Alors que la version PS2 que nous avons eue entre les mains était en cours de finalisation et comportait par là-même quelques bugs, on ne pouvait qu'être charmé voire ébloui par la qualité technique de l'ensemble. Il faut savoir que derrière Michel Ancel se dresse une équipe composée de personnes qui, fort d'une solide expérience professionnelle que ce soit dans le monde de l'animation, du jeu vidéo ou de la musique, a réussi à nous concocter un univers chamarré où la plénitude côtoie harmonieusement la poésie des couleurs, des sons via des endroits très éclectiques (cité futuriste, mine, bar , phare, îles…). Ce qui est formidable, tout aussi paradoxal que cela puisse paraître, c'est bel et bien la magie avec laquelle ces lieux, qui ont tous une vie propre, s'imbriquent les uns dans les autres pour donner au final quelque chose d'homogène.
On est donc en présence d'un jeu qui puise allégrement dans des films comme Le 5ème Element, Star Wars, Blade Runner ou des oeuvres japonaises comme les chefs-d'oeuvre de Miyazaki Hayao que sont Porco Rosso ou Laputa le château dans le ciel. Au final, le design trouve une justesse graphique malgré des hommages et des emprunts qui n'ont a priori pas grand chose à voir entre eux. Il faut ainsi voir cette baleine s'élancer gracieusement hors de l'eau, ce monstre volant attaquant notre hovercraft, le rendu de l'eau, pour bien comprendre que Beyond Good & Evil n'est pas seulement construit autour d'un seul univers.

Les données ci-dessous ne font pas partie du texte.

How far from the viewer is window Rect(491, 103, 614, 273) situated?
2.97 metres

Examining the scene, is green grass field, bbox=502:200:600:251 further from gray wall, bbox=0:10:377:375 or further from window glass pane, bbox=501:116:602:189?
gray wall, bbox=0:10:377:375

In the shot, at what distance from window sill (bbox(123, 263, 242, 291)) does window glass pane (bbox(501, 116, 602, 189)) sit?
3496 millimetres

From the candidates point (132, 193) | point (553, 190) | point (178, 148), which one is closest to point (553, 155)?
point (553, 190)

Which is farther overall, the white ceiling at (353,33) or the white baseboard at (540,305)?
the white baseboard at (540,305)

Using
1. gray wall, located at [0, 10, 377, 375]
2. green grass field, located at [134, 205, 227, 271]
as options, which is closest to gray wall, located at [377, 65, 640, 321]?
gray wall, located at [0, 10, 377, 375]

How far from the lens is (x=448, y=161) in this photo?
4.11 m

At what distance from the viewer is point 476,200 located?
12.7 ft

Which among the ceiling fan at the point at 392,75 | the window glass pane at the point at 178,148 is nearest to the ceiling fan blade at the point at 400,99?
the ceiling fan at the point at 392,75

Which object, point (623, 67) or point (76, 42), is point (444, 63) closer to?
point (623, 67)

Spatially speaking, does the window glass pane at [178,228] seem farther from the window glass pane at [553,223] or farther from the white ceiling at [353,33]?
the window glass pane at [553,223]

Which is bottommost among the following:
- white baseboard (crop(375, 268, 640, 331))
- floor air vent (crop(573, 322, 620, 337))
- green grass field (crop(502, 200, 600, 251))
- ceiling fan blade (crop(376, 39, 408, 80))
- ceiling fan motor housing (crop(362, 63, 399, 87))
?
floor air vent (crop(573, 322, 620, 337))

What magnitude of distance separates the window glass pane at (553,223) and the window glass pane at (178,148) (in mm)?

Si cet esthétisme est flagrant en ce qui concerne les décors, il l'est encore plus durant les phases de jeu. Ainsi les courses d'hovercraft resplendissent de couleurs, les combats sont dynamiques, techniques et bénéficient du fameux bullet-time (technique mise au point par John Gatea pour le premier opus de Matrix) qui viendra conclure certains de vos enchaînements. On retrouve d'ailleurs ce ralenti au détour d'actions que vous pourrez effectuer avec Pey'j qui, non content de vous suivre durant votre aventure, participera de façon active lorsque vous appuierez sur un bouton qui lui est réservé.
En parallèle de l'aspect graphique, la bande son a, elle aussi, de quoi impressionner. Les musiques, très présentes dans le jeu, accompagnent véritablement le joueur. Tantôt triomphantes, tantôt très calmes, très World Musique avec ces synthès remplacant allégrement instruments à vent, cuivres et percussions, la musique s'adapte parfaitement aux environnements, aux moments de la journée, à l'action ou aux émotions de Jade. Beyond Good & Evil sonne un peu comme la rencontre de Jerry Goldsmith et de Deep Forest. Les voix anglaises profitent également d'un doublage convaincant et on ne peut qu'espérer que la localisation française soit à la hauteur. En somme Beyond Good & Evil est un vrai melting-pot de films, d'animés, de jeux et si on peut penser que le résultat esthétique n'est qu'un patchwork sans saveur, il n'en est rien. Ainsi, en sus du design très japonais de Jade, l'univers bon enfant cotoie une réalité plus rude, les couleurs chaudes s'estompant alors pour nous plonger dans des lieux plus sombres, plus sales, plus angoissants. Et si tout est une affaire de goût, on ne peut enlever au projet d'Ubi une certaine forme de poésie qui apaisera le joueur, le fera trépigner ou soupirer.